Tell a Story: Every text in Scripture has a story because it is always written in the context of real people and real situations. Preachers need to help their listeners connect with the humanity in the Bible in order to see the relevance of what God wants to say. Good preaching, then, places the sermon in the context of real human experience. It tells the stories of actual people in real time so that contemporary listeners can locate their own life in the context of the sermon.

Make an Argument: The Bible is also about ideas. Good preachers will teach the listener the truths that can help them live in accordance with God’s will. God challenges people with an alternative approach to understanding and living life. People will grow in their faith if they are led to understand the propositions of God’s Word. Preachers need to work to help listeners appreciate the reasons for their faith.

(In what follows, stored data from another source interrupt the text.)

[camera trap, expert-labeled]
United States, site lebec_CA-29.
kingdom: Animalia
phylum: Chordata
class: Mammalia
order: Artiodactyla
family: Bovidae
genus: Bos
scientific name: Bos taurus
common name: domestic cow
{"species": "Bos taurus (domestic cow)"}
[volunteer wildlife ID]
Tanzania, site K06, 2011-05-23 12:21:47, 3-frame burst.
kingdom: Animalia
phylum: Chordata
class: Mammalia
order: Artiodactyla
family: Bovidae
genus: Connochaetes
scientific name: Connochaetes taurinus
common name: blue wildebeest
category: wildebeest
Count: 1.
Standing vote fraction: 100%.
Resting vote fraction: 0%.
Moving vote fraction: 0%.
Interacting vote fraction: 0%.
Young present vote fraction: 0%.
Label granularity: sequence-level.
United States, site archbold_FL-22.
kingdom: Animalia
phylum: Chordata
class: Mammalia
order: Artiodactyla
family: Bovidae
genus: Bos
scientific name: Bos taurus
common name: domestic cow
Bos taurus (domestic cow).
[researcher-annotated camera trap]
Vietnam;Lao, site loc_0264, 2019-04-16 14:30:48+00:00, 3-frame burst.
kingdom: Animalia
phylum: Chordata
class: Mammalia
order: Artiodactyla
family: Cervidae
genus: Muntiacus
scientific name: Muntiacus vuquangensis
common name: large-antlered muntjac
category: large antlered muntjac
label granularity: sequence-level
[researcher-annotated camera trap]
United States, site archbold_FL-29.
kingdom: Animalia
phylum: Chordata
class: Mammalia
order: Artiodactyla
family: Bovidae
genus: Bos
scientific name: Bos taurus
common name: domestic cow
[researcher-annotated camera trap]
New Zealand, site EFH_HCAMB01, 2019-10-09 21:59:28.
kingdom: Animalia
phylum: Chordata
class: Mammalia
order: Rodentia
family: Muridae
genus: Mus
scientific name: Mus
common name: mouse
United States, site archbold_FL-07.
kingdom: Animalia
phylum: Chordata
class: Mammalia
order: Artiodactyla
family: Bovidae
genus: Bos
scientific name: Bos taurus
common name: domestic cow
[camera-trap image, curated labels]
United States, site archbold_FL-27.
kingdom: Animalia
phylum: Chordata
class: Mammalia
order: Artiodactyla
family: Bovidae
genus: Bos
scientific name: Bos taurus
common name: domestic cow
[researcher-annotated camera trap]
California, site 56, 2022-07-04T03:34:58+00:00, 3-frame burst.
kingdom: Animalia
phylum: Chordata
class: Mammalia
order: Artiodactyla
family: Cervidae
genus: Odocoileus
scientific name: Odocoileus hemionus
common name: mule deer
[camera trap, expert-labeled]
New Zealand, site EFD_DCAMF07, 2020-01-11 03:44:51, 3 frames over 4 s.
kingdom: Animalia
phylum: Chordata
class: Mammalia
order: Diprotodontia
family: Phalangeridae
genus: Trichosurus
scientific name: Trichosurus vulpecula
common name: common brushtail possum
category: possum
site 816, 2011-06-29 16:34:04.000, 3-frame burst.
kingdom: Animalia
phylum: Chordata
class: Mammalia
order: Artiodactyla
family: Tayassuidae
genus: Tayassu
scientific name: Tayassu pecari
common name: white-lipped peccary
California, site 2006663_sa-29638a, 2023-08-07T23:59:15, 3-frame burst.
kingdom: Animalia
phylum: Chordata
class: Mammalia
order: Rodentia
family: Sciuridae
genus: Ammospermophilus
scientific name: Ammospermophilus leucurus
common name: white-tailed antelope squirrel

Solve a Mystery: Preaching needs to respond to the deep-seated questions people have for God. We can’t accept that just because listeners understand what we are saying that they are prepared to give their lives for them. While we might not always like the things we hear, preachers need to help their listeners struggle with the mysteries.

Paint a Picture: Sermons ought to offer listeners a compelling vision of the future. Preachers need to show listeners how their encounter with God’s Word can change their lives forever. What will it actually look like in our lives because we have heard from God and responded to Him in faith? Can we motivate listeners to a faithful response to the things we have heard from God?